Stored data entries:

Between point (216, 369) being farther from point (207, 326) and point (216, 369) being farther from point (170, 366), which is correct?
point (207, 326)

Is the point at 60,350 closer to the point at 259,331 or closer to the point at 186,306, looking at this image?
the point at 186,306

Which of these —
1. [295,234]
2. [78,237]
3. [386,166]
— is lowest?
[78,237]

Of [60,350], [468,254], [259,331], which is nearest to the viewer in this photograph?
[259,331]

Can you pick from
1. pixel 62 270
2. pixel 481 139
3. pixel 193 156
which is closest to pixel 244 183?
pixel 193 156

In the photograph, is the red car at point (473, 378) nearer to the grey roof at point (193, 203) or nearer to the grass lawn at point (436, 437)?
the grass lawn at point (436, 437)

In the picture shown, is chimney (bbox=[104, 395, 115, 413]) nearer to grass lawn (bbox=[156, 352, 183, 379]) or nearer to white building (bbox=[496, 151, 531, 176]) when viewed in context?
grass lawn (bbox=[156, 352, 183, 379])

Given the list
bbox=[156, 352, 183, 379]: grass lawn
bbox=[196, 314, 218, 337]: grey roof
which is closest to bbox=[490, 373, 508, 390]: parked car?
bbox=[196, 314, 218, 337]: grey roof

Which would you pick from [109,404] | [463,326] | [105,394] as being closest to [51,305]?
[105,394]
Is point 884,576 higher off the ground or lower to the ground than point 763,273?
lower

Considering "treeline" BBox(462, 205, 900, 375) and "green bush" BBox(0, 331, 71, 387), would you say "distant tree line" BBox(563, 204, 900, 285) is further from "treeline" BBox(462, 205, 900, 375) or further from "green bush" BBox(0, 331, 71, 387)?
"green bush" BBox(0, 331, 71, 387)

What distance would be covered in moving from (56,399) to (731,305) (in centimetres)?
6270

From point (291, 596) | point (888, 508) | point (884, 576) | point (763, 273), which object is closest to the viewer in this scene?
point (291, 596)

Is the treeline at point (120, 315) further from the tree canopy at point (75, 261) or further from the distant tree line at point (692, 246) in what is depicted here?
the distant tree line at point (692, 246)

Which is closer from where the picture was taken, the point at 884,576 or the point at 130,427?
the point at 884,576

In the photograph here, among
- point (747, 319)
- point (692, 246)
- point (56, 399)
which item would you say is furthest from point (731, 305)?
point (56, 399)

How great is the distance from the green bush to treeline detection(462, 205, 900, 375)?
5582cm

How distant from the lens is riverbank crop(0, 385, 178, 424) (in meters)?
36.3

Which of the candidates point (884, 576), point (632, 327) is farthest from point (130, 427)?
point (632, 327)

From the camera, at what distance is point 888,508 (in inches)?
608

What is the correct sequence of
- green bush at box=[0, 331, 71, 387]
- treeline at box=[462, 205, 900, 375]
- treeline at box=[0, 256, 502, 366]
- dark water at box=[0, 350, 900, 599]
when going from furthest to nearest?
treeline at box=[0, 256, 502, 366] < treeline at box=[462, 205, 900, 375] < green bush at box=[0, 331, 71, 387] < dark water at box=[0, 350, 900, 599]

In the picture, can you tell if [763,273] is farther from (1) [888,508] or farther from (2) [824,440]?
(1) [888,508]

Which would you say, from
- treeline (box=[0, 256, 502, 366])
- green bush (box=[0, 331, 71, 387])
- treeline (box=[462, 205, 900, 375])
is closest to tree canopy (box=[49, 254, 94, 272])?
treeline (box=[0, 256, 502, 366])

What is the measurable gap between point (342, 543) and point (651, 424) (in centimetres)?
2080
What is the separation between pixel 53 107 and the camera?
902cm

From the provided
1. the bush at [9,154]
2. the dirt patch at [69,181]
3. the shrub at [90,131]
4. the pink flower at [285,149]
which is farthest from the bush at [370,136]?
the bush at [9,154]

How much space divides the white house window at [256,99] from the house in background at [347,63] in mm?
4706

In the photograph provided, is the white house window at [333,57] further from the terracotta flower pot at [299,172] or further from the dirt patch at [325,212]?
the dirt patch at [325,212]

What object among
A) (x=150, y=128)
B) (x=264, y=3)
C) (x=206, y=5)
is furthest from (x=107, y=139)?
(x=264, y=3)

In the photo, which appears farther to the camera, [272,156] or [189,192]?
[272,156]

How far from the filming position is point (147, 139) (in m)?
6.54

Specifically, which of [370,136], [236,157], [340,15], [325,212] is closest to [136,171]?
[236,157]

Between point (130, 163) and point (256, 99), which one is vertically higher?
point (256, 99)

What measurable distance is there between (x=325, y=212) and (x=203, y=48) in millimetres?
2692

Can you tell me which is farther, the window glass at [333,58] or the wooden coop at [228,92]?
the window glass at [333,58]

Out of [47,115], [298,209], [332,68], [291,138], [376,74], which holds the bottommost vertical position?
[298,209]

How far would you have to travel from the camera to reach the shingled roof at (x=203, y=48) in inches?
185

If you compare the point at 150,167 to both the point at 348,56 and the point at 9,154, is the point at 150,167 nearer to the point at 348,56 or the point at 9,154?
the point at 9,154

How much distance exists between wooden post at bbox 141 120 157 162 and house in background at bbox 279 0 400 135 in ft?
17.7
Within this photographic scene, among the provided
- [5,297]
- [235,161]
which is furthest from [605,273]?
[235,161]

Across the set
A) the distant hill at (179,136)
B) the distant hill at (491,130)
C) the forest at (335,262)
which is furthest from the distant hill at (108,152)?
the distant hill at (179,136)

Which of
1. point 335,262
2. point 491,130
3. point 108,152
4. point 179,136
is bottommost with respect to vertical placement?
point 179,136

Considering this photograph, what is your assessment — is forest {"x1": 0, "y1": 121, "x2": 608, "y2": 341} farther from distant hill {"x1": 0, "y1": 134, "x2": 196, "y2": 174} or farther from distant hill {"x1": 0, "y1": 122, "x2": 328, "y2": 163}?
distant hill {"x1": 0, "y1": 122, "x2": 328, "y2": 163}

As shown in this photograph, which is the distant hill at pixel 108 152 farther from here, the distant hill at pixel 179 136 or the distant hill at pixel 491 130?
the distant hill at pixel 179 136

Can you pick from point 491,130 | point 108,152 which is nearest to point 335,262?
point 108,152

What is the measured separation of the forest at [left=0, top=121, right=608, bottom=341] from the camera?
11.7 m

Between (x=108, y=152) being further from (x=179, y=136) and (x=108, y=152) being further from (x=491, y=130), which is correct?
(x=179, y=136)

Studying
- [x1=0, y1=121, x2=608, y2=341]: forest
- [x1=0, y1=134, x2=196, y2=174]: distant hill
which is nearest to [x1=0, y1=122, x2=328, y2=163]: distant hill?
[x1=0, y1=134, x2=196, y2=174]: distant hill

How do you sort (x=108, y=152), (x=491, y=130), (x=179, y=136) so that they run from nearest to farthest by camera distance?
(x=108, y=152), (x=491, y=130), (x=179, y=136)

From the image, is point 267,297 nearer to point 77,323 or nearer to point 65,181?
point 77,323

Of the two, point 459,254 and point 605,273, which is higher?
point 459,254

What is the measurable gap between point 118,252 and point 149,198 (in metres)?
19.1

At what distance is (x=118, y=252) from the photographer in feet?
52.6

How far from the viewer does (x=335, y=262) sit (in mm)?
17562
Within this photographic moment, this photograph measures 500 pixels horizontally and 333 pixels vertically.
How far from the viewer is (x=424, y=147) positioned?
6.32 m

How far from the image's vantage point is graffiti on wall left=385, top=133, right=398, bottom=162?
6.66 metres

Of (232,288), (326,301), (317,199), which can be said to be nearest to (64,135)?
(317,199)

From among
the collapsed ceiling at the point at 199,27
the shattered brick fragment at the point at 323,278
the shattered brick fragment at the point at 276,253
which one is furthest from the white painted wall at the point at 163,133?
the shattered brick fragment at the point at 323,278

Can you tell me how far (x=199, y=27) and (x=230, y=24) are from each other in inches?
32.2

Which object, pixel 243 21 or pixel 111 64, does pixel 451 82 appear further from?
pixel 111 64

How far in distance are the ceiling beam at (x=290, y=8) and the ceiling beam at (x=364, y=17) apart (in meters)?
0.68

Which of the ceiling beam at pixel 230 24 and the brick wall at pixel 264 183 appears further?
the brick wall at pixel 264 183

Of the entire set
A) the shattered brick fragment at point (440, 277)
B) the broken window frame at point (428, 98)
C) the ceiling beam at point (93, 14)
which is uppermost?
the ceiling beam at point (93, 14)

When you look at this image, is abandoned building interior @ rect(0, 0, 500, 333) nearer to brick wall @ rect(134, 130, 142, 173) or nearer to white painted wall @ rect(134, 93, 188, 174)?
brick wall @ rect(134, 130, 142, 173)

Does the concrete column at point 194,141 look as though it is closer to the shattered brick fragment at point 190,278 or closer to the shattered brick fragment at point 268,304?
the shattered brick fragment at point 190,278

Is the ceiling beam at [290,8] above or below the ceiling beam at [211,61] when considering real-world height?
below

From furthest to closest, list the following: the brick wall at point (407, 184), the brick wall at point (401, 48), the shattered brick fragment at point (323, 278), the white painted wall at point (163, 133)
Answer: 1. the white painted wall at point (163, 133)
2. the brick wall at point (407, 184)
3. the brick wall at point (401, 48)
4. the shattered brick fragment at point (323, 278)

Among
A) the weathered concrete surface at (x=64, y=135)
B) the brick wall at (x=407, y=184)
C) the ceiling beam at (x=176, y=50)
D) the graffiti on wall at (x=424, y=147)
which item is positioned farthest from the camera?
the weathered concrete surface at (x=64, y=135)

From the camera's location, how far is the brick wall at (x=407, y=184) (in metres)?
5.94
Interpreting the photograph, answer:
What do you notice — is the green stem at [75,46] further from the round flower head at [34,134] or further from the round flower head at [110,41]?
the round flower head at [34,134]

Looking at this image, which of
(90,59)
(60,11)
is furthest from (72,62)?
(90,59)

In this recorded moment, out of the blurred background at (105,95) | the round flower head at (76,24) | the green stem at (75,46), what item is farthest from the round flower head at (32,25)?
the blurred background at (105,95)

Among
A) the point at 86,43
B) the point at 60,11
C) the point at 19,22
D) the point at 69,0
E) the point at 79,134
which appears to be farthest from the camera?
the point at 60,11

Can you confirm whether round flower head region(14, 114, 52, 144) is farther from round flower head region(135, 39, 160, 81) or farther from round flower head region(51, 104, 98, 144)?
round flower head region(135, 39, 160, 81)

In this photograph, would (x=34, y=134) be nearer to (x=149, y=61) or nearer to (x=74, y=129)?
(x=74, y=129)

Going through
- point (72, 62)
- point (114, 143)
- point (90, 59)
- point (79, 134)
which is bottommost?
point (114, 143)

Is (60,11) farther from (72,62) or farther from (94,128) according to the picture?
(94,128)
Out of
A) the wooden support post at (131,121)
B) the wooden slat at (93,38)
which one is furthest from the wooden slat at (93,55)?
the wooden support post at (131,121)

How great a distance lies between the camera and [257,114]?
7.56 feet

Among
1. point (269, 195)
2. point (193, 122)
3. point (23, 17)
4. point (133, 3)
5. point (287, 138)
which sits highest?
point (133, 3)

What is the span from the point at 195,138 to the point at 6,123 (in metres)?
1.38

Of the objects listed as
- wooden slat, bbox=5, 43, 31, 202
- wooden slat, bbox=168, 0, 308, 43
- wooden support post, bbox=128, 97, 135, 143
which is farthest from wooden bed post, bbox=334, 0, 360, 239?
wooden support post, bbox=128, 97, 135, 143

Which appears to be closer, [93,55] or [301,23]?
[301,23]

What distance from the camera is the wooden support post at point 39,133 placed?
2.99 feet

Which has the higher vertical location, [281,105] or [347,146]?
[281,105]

**Task**
Reproduce exactly the line containing "How great a" and every line after it through the end of the records above, and nothing else.

**Complete response**
How great a distance lies between the camera and [257,114]?
7.56 feet

Among
1. point (269, 195)
2. point (193, 122)
3. point (23, 17)
4. point (133, 3)
5. point (287, 138)
which sits highest?
point (133, 3)

What is the span from the point at 195,138 to the point at 6,123 (in metres)?
1.38

Of the objects listed as
- wooden slat, bbox=5, 43, 31, 202
- wooden slat, bbox=168, 0, 308, 43
- wooden support post, bbox=128, 97, 135, 143
which is farthest from wooden bed post, bbox=334, 0, 360, 239?
wooden support post, bbox=128, 97, 135, 143

Which appears to be closer, [93,55] or [301,23]?
[301,23]

What distance from the camera is the wooden support post at point 39,133 placed?
2.99 feet

Which has the higher vertical location, [281,105] or [347,146]?
[281,105]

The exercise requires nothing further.